“Just as good fruit comes from a healthy tree, hear the good news that through Christ, you are declared to be a good tree. And from you, empowered by the Holy Spirit, come all the fruits of the Spirit. “
Hello Gloria Dei,
In our reading and preaching through the New Testament this year, we are currently in the book of Acts. We began last week in chapters one through seven, focusing on the gift of the Holy Spirit at Pentecost, as recorded in Acts 2.
For this week, our assigned reading is Acts chapters eight through fourteen.
In chapter nine we find one of the most important accounts in all of Scripture. A man named Saul is a serious and zealous Pharisee who is violently persecuting the early followers of Jesus. On his way to a town called Damascus, Saul is met by the risen Jesus. Saul is blinded, but he hears the voice of Jesus, who says to him, “Saul, Saul, why do you persecute me?”
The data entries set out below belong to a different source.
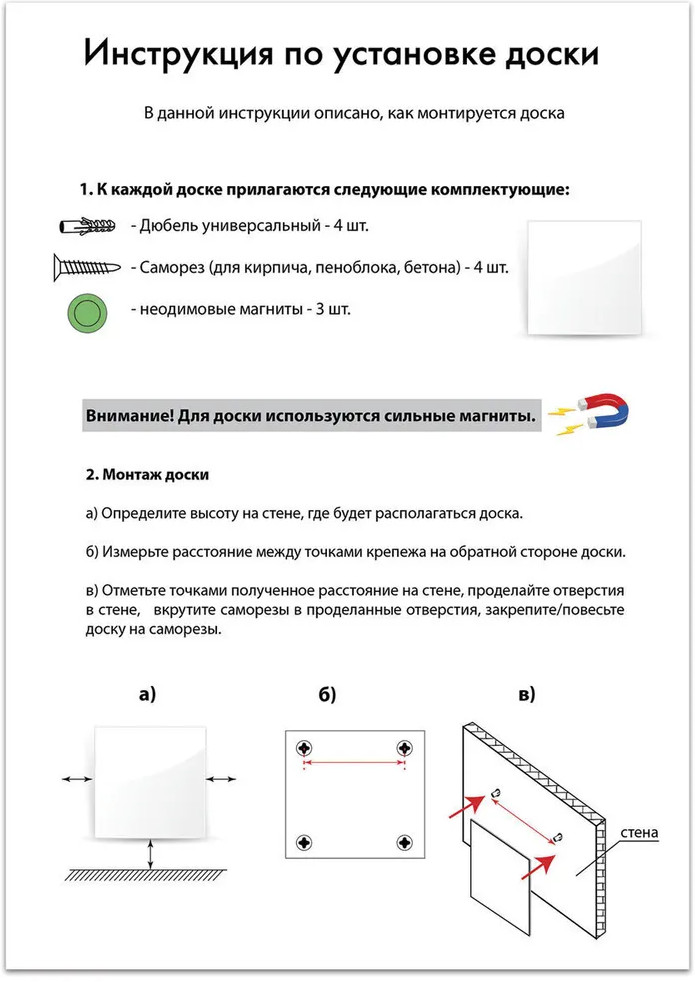 Инструкция по установке доски

В данной инструкции описано, как монтируется доска

1. К каждой доске прилагаются следующие комплектующие:

- Дюбель универсальный - 4 шт.

- Саморез (для кирпича, пеноблока, бетона) - 4 шт.

- неодимовые магниты - 3 шт.

Внимание! Для доски используются сильные магниты.

2. Монтаж доски

а) Определите высоту на стене, где будет располагаться доска.

б) Измерьте расстояние между точками крепежа на обратной стороне доски.

в) Отметьте точками полученное расстояние на стене, проделайте отверстия в стене, вкрутите саморезы в проделанные отверстия, закрепите/повесьте доску на саморезы.

а)

б)

в)

стена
This is interesting because Saul was persecuting not Jesus, but the early Christians. Why does Jesus say “me”? What this means is that Jesus is equating the people of the Christian church, including you and me, with himself. Jesus is giving credence to the reality that we, as followers of Jesus, are truly the body of Christ on earth.
Saul, who becomes Paul, writes about this in many of his New Testament letters. “You are the body of Christ, and the body has many members… and many gifts”.
In my preaching this weekend I’ll be talking about us, the church, as the very body of Christ on earth today. Certainly, our job is not to die on the cross for the sins of the world. That has been done already by Jesus. Yet, through the gift of the Holy Spirit, as described so well in the book of Acts, we, like the early Christians, carry out the mission of Jesus. We do what Jesus did while he was on the earth. We proclaim salvation through Christ alone, and we live with the care and compassion of Jesus towards all people.
Do you recall the fruits of the Holy Spirit? Paul lists them in Galatians 5:22-23. Can you name them? “The fruit of the Spirit is love, joy, peace, patience, kindness, generosity, faithfulness, gentleness, and self-control.”
Just as good fruit comes from a healthy tree, hear the good news that through Christ, you are declared to be a good tree. And from you, empowered by the Holy Spirit, come all the fruits of the Spirit.
God is good, all the time. See you in worship.